● WORK TO DO: Copy out, word for word, the entire passage below about life insurance agents and their commissions.

There is a lot unknown to new consumers about life insurance, read below to get a better understanding.
Life insurance is a highly-competitive, multi-billion dollar industry, with a sales force dependent mostly on commissions. About 80 percent of the premiums you pay for your life insurance policy go to the agent who sold you that policy in the form of commissions, and these figures go higher if what you purchased is a whole life policy.
This explains why life insurance agents get really aggressive when trying to get your nod on the life insurance product they are selling. You will also notice that they will be peddling whole life more than term life. So it sometimes become confusing for consumers in terms of what type of life insurance would really suit them best. While it may be good to have an agent who will guide you towards making a wise decision, keep in mind that they are also trying to make a living from the commissions they will make when they sell you a policy.

● ENTRIES PROVIDED:

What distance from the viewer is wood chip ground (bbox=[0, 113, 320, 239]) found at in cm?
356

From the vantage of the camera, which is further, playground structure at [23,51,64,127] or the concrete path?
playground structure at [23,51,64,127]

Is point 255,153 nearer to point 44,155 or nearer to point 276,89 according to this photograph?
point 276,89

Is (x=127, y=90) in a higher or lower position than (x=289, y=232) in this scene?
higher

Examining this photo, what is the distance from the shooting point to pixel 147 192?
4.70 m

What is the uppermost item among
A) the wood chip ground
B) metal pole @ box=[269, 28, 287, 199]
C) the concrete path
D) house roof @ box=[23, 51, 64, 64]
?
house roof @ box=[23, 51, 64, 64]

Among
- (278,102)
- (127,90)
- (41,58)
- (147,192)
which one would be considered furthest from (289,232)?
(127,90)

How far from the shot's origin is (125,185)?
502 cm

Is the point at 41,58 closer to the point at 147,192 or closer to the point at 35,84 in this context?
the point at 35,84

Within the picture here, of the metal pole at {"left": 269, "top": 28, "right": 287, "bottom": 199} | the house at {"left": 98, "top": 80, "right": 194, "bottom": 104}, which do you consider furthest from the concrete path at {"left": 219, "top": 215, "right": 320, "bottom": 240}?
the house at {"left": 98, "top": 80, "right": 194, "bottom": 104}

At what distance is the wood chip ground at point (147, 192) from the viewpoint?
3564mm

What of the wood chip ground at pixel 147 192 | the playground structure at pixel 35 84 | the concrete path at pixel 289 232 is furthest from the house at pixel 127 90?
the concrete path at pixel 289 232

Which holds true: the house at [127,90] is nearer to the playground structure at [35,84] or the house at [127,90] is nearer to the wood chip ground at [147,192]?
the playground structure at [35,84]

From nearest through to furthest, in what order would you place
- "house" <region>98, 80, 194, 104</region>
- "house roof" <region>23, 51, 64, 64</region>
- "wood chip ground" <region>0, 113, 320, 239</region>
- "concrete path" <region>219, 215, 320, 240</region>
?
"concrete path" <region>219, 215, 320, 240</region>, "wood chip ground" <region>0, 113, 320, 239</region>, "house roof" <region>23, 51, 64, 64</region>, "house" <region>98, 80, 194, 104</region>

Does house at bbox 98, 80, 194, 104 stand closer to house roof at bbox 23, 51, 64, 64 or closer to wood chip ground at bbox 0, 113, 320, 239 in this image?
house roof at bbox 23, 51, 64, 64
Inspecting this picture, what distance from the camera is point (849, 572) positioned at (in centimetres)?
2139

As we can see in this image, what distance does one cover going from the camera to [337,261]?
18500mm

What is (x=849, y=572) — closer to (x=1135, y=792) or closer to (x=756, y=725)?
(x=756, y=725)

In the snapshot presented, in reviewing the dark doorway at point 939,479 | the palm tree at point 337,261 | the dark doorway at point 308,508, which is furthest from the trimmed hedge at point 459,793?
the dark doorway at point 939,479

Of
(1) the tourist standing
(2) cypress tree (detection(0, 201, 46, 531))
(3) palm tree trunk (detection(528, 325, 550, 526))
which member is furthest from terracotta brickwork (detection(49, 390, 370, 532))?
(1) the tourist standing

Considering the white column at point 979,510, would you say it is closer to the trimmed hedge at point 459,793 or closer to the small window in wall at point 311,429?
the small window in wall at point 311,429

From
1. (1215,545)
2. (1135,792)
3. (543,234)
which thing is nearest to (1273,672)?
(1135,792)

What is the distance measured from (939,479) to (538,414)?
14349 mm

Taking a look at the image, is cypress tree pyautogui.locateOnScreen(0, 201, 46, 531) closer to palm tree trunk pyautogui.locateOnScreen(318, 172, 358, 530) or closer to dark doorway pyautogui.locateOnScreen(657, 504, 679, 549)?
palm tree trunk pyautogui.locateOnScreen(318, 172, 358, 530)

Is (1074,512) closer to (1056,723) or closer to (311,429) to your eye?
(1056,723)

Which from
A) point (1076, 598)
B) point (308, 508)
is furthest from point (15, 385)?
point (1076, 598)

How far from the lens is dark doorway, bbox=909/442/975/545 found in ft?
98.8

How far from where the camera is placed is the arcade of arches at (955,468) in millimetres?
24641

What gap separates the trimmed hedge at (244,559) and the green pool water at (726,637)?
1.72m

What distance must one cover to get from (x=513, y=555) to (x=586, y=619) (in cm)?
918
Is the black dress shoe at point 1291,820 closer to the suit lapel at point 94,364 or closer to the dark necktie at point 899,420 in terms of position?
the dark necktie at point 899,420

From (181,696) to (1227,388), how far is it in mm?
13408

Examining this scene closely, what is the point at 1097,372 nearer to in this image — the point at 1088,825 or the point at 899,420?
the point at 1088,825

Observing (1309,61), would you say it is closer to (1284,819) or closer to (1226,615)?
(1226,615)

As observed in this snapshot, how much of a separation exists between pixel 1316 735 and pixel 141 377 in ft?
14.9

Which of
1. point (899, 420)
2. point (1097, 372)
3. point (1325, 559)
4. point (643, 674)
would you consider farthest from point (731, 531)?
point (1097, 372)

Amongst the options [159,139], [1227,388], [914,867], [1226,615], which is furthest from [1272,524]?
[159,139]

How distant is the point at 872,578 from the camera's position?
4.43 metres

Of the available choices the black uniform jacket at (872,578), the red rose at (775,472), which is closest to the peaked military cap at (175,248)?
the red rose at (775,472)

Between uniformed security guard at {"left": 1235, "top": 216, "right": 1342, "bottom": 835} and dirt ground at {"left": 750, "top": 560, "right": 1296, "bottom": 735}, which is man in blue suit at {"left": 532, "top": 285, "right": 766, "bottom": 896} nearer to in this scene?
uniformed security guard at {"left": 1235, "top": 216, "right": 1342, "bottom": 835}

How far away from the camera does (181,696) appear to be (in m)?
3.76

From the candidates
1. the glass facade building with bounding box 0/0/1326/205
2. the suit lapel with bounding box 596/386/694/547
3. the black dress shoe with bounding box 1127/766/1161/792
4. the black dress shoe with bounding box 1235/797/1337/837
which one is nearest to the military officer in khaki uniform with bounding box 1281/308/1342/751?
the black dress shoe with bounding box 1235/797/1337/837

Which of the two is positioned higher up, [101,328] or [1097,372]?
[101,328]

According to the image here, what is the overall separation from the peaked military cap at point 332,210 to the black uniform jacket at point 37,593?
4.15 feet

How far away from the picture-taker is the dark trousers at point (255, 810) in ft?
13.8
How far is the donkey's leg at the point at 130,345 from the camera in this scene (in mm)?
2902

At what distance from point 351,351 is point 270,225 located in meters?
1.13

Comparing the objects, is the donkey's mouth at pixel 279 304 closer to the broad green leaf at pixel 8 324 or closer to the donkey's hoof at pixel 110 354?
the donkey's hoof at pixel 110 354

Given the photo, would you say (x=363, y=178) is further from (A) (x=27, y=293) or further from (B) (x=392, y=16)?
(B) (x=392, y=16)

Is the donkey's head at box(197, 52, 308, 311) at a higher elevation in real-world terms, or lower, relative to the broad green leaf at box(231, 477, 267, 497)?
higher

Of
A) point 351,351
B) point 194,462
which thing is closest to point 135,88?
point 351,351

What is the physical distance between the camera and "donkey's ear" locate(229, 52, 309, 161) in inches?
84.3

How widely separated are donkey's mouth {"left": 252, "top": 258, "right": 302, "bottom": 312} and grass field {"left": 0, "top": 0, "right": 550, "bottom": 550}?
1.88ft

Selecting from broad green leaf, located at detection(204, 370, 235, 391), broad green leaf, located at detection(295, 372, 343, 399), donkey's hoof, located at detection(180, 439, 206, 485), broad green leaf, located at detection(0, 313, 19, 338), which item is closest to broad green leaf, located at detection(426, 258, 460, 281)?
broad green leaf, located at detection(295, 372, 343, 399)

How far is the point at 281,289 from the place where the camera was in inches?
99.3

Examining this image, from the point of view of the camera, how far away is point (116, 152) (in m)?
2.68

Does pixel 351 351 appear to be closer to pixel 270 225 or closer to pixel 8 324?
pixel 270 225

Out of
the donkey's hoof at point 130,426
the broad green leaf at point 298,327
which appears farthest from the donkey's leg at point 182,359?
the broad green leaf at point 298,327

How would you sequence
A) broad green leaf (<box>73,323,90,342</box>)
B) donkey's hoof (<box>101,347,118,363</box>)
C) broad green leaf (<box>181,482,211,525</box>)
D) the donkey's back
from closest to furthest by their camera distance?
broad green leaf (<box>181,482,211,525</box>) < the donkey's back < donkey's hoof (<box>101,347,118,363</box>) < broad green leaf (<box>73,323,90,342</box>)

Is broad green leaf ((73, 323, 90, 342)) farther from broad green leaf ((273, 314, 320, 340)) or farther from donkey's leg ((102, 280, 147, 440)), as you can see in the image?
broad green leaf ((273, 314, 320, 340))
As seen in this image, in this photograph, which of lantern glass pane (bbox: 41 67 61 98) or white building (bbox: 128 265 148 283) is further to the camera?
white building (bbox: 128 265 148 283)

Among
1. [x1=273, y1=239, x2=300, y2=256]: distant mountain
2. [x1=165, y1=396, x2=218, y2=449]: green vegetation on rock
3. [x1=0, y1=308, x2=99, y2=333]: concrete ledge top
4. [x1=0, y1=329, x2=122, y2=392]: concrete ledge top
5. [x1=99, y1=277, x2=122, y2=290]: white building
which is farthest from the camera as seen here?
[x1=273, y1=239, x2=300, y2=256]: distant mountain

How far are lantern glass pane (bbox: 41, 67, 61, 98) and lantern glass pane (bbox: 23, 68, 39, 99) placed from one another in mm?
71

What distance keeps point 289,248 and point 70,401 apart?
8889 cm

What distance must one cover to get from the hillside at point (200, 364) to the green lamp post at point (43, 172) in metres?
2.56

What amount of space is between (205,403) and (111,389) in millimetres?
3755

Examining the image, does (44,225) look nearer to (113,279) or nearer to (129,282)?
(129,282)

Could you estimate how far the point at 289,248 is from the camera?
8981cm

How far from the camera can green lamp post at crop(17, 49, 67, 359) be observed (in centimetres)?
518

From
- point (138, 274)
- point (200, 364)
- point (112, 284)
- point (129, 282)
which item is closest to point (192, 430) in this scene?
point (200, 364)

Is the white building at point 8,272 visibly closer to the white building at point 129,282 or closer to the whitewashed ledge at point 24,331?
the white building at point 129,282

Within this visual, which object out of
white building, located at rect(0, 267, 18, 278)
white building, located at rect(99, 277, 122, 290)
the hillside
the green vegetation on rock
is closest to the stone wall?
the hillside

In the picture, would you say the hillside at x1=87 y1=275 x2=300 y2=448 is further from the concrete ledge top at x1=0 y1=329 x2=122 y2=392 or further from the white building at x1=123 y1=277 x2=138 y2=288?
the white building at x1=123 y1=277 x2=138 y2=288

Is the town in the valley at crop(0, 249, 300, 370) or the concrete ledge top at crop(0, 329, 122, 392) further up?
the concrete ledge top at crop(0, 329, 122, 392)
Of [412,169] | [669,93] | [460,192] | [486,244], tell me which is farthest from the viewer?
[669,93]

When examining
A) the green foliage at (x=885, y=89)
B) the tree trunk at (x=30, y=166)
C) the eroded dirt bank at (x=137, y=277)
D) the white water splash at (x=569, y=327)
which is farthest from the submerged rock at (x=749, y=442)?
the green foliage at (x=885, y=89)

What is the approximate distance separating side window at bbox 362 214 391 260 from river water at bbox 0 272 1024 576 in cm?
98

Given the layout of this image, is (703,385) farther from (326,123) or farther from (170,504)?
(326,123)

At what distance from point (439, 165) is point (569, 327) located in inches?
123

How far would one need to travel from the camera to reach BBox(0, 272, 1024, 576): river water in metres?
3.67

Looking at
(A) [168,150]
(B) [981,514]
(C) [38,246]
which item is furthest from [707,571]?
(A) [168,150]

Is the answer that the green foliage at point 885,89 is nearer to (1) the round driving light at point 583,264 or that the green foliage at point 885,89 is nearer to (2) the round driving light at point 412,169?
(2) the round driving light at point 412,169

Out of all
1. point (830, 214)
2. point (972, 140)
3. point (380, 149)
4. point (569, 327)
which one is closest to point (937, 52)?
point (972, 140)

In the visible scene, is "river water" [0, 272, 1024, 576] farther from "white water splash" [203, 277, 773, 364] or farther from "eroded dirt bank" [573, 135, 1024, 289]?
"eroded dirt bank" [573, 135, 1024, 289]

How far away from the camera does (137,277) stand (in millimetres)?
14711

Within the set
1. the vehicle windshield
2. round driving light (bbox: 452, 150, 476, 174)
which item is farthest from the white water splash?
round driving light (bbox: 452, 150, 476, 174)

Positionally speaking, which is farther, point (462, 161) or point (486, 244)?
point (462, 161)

● RESULT OF THIS TASK:
There is a lot unknown to new consumers about life insurance, read below to get a better understanding.
Life insurance is a highly-competitive, multi-billion dollar industry, with a sales force dependent mostly on commissions. About 80 percent of the premiums you pay for your life insurance policy go to the agent who sold you that policy in the form of commissions, and these figures go higher if what you purchased is a whole life policy.
This explains why life insurance agents get really aggressive when trying to get your nod on the life insurance product they are selling. You will also notice that they will be peddling whole life more than term life. So it sometimes become confusing for consumers in terms of what type of life insurance would really suit them best. While it may be good to have an agent who will guide you towards making a wise decision, keep in mind that they are also trying to make a living from the commissions they will make when they sell you a policy.